Re: uniform charged background ( No.1 ) 
 Date: 2005/12/01 13:36
 Name: T.Ozaki
 Hi,
The charge compensation is implicitly made. The trick relies on the fact that the FFT is used for solving Poisson's equation in OpenMX.
In OpenMX the charge density is decomponsed into two contributions (see PRB 72, 045121): superposition of atomic charge and the difference chage, and the sum of two is exactly the same as that calculated from KS wave functions. Then, the difference charge is Fouriertransformed to find the Hartree potential arising from the difference charge. If the system is neutral, the Fourier component with q=0 is zero, since the Fourier component with q=0 corresponds to the integration of the difference charge over the unit cell.
On the other hand, if the system is charged up negatively or positively, the Fourier component with q=0 is not zero. This brings a problem in finding the Hartree potential because of the division by zero (1/q^2, where q=0). Thus, the Fourier component with q=0 is set in zero, which means that a uniform charge density with the opposite charge is assumed. This is the meaning for "The charge compensation is implicitly made" (see also Rev.Mod.Phys. 64, 1045).

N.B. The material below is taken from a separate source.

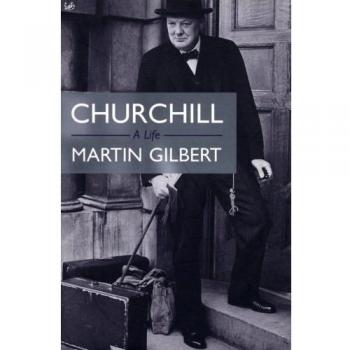 Churchill : A Life Paperback Martin Gilbert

However, it should be noted that in this 'implicit compensation' an artificial Coulomb interaction between charged atoms in the periodically copied cells could be a source of errors as discussed in PRB 51, 4014., while the remedy is not implemented in OpenMX.
In a practical sense, for molecular systems you will need to check how the energy diffience between different charged systems behaves as a function of the cell size.